Set of tasks –
a) Translate this sentence from the article on the Diana Ross album Eaten Alive into Spanish: "It was Ross' fifth of six albums released by the label during the decade."
b) In the article on the Diana Ross album Eaten Alive, which single from the album topped the charts in the UK and Australia?
c) Continue the article on the Diana Ross album Eaten Alive from where it stops.

Document section –
----

Eaten Alive is the sixteenth studio album by American R&B singer Diana Ross, released on September 24, 1985 by RCA Records in the United States, with EMI Records distributing elsewhere. It was Ross' fifth of six albums released by the label during the decade. Primarily written and produced by Barry Gibb of the Bee Gees, with co-writing from his brothers Andy, Maurice, and Robin, the album also includes a contribution from Ross' friend Michael Jackson who co-wrote and performed on the title track.

While Eaten Alive was deemed a commercial failure in the US, where it peaked at No. 45 on the US Billboard 200 and sold less than 300,000 US copies, it fared better internationally, entering the Top 10 in the Netherlands, Sweden, and Switzerland, while reaching No. 11 in Australia and on the UK Albums Chart. Eaten Alive produced the hit single "Chain Reaction", which topped the charts in the UK and Australia, as well as the singles "Eaten Alive" and "Experience".

Background
Eaten Alive was primarily conceived by Bee Gees singer Barry Gibb, who had co-written and co-produced successful albums for Barbra Streisand, Dionne Warwick, and Kenny Rogers earlier that decade. Most of the tracks were co-written by Gibb and at least one of his other siblings Andy, Maurice, and Robin, though some were written by all members of the Bee Gees. The album was remastered and re-released on September 29, 2014 by Funky Town Grooves, with bonus material on a second CD. This reissue was licensed from RCA, which owns rights to the album in the U.S. and Canada and is available in these countries (plus, through imports from Solid Records, also in Japan, even when actually Warner Music Group owns rights here).

----

Provided records –
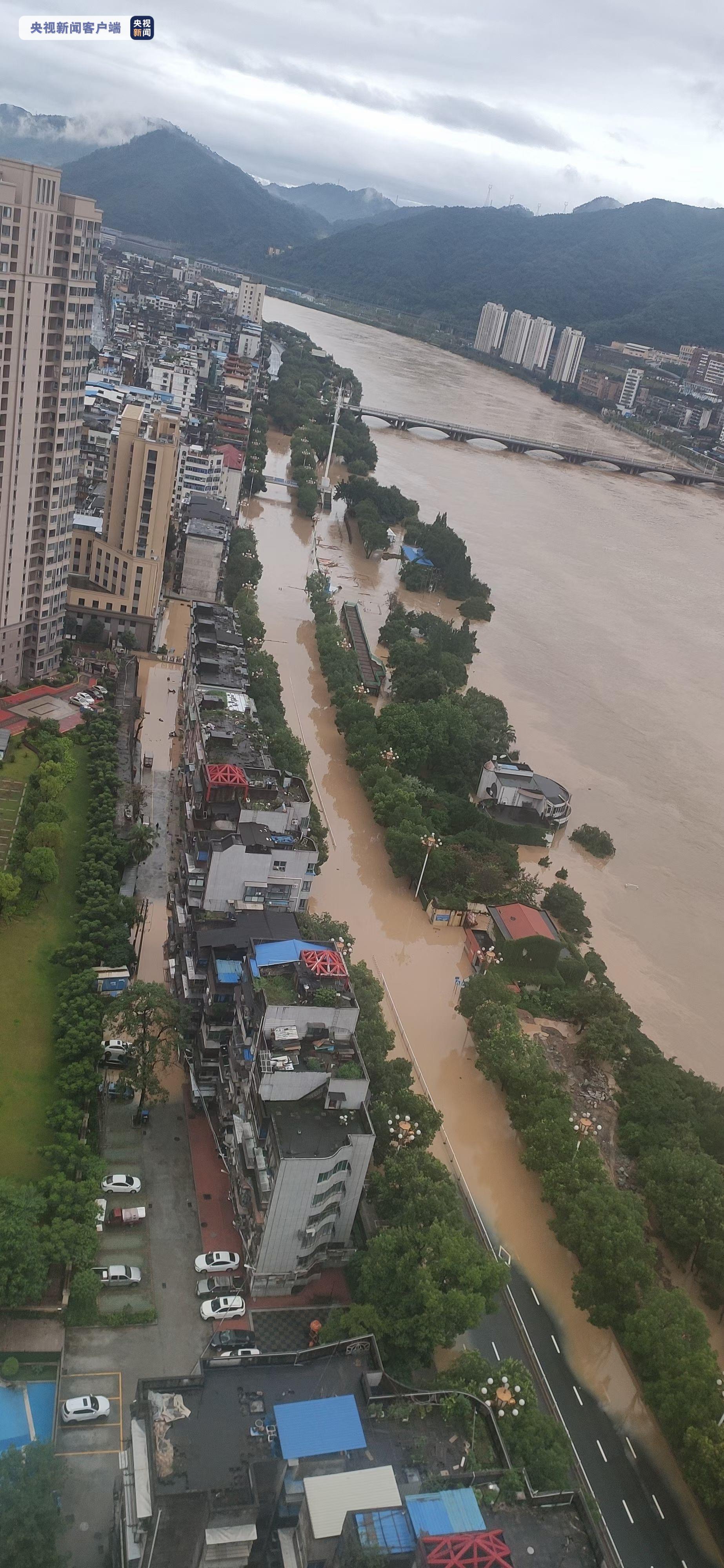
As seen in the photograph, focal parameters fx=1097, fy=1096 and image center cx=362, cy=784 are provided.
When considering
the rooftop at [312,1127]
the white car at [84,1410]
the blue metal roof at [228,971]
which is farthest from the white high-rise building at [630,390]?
the white car at [84,1410]

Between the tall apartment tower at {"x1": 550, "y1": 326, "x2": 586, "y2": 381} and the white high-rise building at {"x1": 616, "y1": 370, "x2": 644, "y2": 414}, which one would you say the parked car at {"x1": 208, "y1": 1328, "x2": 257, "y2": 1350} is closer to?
the white high-rise building at {"x1": 616, "y1": 370, "x2": 644, "y2": 414}

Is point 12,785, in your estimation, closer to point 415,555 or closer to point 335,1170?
point 335,1170

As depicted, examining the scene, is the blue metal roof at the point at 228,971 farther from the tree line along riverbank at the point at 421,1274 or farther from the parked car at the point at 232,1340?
the parked car at the point at 232,1340

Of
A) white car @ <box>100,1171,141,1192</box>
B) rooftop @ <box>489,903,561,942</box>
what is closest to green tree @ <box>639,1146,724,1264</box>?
rooftop @ <box>489,903,561,942</box>

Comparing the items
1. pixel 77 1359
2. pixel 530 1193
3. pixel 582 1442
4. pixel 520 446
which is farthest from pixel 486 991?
pixel 520 446

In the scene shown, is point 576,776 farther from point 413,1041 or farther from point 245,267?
point 245,267
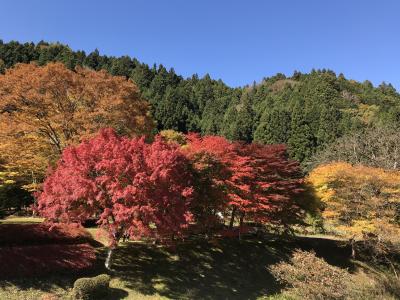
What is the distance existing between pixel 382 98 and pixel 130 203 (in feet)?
344

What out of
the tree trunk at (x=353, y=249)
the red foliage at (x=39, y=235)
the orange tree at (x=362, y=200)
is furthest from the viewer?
the tree trunk at (x=353, y=249)

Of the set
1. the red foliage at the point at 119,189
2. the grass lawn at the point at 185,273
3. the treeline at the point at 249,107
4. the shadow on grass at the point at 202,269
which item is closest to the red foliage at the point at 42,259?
the grass lawn at the point at 185,273

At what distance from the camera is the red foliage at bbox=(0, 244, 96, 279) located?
1656cm

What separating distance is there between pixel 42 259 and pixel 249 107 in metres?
75.6

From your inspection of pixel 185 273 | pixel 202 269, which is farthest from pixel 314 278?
pixel 185 273

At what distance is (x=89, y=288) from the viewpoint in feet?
51.9

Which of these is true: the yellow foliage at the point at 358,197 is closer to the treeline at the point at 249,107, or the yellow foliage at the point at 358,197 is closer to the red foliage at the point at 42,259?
the red foliage at the point at 42,259

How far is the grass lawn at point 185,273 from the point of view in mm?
16578

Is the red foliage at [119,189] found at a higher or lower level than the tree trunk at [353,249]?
higher

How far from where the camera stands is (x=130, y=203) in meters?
16.9

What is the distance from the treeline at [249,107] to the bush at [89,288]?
168 ft

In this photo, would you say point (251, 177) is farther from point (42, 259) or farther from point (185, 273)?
point (42, 259)

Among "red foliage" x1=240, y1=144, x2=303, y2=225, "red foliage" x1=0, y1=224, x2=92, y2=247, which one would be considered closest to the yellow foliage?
"red foliage" x1=240, y1=144, x2=303, y2=225

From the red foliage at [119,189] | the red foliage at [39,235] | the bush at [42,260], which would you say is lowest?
the bush at [42,260]
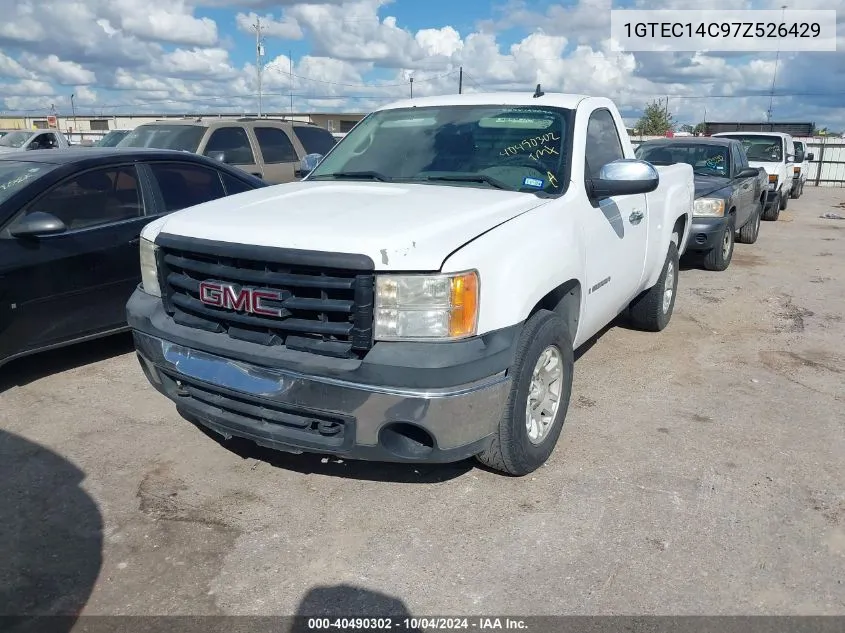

----

Expected results –
a) Fue el quinto de los seis álbumes de Ross publicados por el sello durante la década.

b) "Chain Reaction"

c)
Critical reception

In a contemporary review for AllMusic, critic Ron Wynn gave the album three stars out of five and wrote that "Diana Ross got a lot of mileage from this album, although it didn't duplicate the success she'd enjoyed with Swept Away. The title track was a Top Ten R&B hit, thanks in part to Michael Jackson's presence on background vocals, and another single also made the charts. Ross wasn't the powerhouse she was in the 1970s, but she was still doing well enough to keep making records."

The Eaten Alive Demos

The Eaten Alive Demos as sung by Barry Gibb were made available as downloads on iTunes in October 2006. The album contained most of the songs except for the title track and "Chain Reaction". In the spring of 2009, when iTunes changed into DRM-free downloads with higher bit-rates; all of the Barry Gibb demos were no longer available. In August 2011 all of the Barry Gibb demos reappeared on iTunes shortly after the opening of the download store on his official website where many of the same tracks were available. Another demo of the title track by Michael Jackson is known to have been recorded, but, to this date, has not yet surfaced.

Track listing

Original release

Notes
 signifies a co-producer

Personnel 
Credits are adapted from the Eaten Alive liner notes.

Performers

 Diana Ross – lead vocals
 John Barnes – keyboards
 George Bitzer – keyboards, synthesizers, acoustic piano
 Albhy Galuten – synthesizers, arrangements
 James Newton Howard – keyboards, synthesizers
 Greg Phillinganes – keyboards
 Larry Williams – keyboards
 Don Felder – guitars
 Barry Gibb – guitars, backing vocals, arrangements
 George Terry – guitars
 Nathan East – bass
 Steve Gadd – drums
 Paul Leim – drums
 Michael Fisher – percussion
 Kim Hutchcroft – saxophones
 Tom Scott – saxophone
 Bill Reichenbach Jr. (credited as Bill Reichenbach) – trombone
 Gary Grant – trumpet
 Jerry Hey – trumpet
 Michael Jackson – backing vocals on "Eaten Alive"
 Bruce Albertine – backing vocals
 Myrna Matthews – backing vocals
 Marti McCall – backing vocals

Production

 Producers – Albhy Galuten, Barry Gibb and Karl Richardson.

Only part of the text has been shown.